"I don't know how to write for women." Is a phrase I hear on a regular basis from male writers. I look at them puzzled,
"Just write a great story and then make your character female." Is my standard answer.
This is an interesting topic for me as a female screenwriter and actress in a male dominated industry. If most of the men in the industry feel like they don't know how to write for women, how can some of our most beloved writers like Wes Anderson and Quentin Tarantino, start changing the paradigm in the film and television industry?
My thoughts are, that this is a case of shifting one's perspective.
A friend of mine wrote the first 30 pages of an interesting superhero script. I read it and automatically connected with the lead character. "I'd love to play this." I told him. "No, that's a guy." he said back to me.
I'm not saying this is fundamentally wrong, I'm just saying why not start shifting our perspective so that the possibility of gender isn't even in the picture?
I look at something like Quentin Tarantino's "The Hateful Eight" and I think, wow what a cast. But why couldn't any number of those lead males have been females? Why not have Susan Sarandon, Octavia Spencer, Julianne Moore, or Daryl Hannah play one of those roles or even three or four of those roles? They would have been more than capable of doing so and I doubt it would have even changed the movie(I haven't seen the movie yet). And as a female writer I see and think this a lot.
Our focus on the gender has to be secondary.
I've never heard a woman say "I don't know how to write for a male" and that doesn't mean that there are aren't female writers out there that have trouble. But I've never heard it as an excuse for not having a certain gender in a lead character. It's about writing a great character and it happens to be male or female.
There are countless women working on getting female stories into the world. And there are countless men as well, such as Joss Whedon. And for you males who are feeling like it can be hard to write for a female but really believe in increasing the ratio of women in film, here are some tips.
1. Think about writing a strong and specific character and story and assign or switch genders after. This can't always work, but for a lot of films I see, it could have been a female instead of a male.
2. If you are writing a female character and feel like it's cliche or that you're having trouble, ask a female writer friend. You all have them and if you don't, get in touch with an organization like Women in Film and ask them to help connect you with a female writer.
3. Ask a female friend to read over the dialogue and see if you can sharpen it.

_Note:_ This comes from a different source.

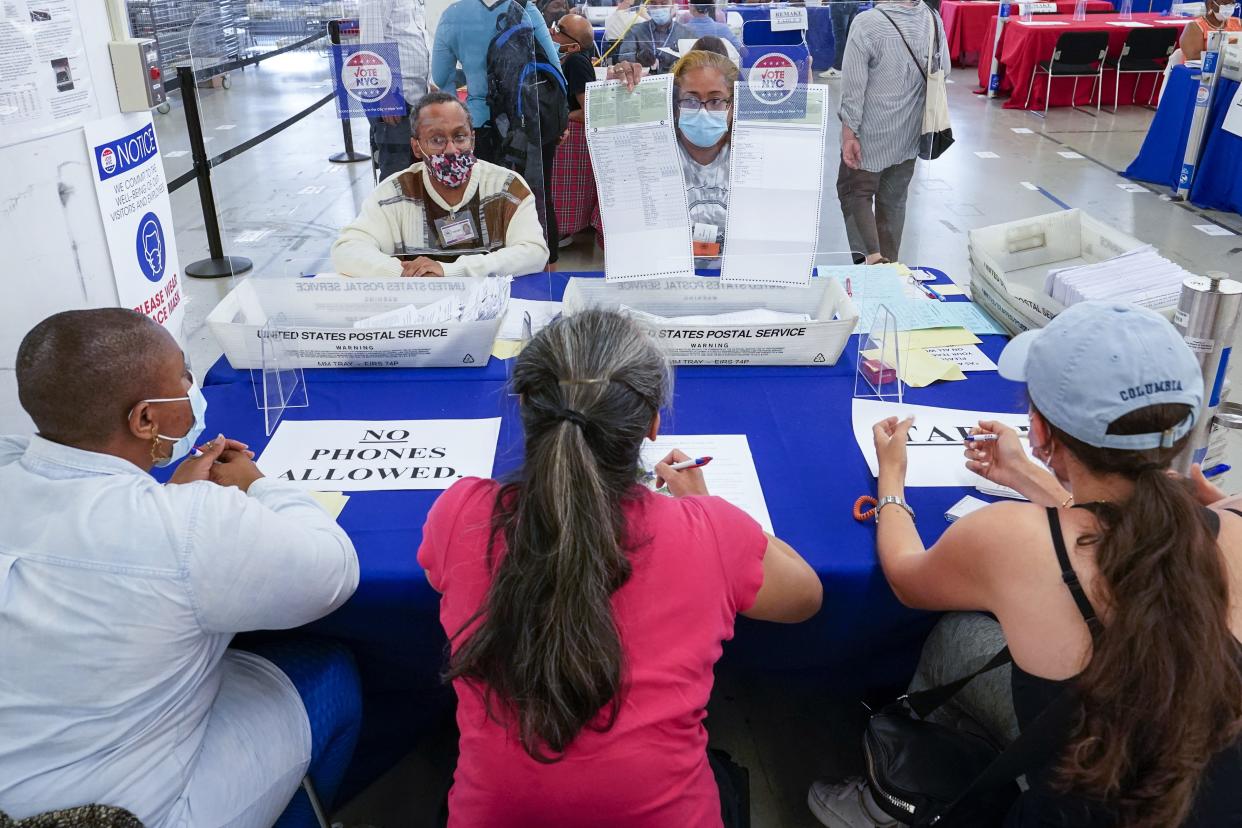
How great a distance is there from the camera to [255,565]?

What I am really trying to get at is that gender really can be secondary (and same with race for that matter). We can create powerful and wonderful characters that can be either men or women because we are diverse creatures and all of us can relate to each other. I'm not saying this is always the case, of course gender comes into play in a lot of situations, just like race. But in general, I think as writers it's time for us to be making both gender and race secondary. What does it matter if the lead is a black female or a white male? And if we have to play with a few other genders to make sense within the story then we should start doing so. There are answers to these seemingly big and hard questions in our industry and I can guarantee there will always be someone willing to help answer them.